Methods: A questionnaire was sent to a neonatologist at each of the 29 neonatal intensive care units in Australia and New Zealand, asking which resuscitation equipment they used. If it was not returned, follow up was by email and telephone.
Results: Data was obtained from all units. Round face masks are used at all centres. Anatomically shaped masks are infrequently used at two of the three centres (10%) that have them. Straight endotracheal tubes are used exclusively at 23 (79%) centres. Shouldered tubes are used infrequently at three of the six centres that have them. The Laerdal Infant Resuscitator self-inflating bag is used at 22 (76%) centres. Flow-inflating bags are used at 12 (41%) centres. The Neopuff Infant Resuscitator is used at 14 (48%) centres. Varying oxygen concentrations are provided at delivery at 6/25 (24%) centres.

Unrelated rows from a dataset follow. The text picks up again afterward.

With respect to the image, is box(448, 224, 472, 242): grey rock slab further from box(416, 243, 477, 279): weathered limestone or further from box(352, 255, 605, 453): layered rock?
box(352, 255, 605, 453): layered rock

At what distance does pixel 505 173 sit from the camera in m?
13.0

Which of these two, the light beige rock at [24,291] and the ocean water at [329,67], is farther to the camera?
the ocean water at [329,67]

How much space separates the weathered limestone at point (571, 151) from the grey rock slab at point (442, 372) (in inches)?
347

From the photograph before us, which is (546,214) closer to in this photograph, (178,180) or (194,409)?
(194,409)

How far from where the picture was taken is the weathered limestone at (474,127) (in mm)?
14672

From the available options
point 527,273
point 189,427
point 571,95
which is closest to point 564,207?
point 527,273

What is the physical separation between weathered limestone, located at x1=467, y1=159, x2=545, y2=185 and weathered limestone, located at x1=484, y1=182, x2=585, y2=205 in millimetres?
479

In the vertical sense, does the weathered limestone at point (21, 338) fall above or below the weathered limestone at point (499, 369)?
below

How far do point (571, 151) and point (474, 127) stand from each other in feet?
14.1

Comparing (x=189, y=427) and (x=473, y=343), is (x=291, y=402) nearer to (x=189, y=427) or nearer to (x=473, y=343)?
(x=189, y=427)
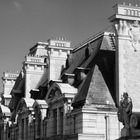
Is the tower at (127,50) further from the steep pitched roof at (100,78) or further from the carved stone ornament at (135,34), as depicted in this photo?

Conclusions: There is a paucity of evidence for the efficacy of the equipment used currently to resuscitate newborn infants. This complete survey of the tertiary centres in a geographical region shows considerable variation in practice, reflecting this lack of evidence and consequent uncertainty among clinicians. Further research is necessary to determine which devices are preferable for this most important and common intervention.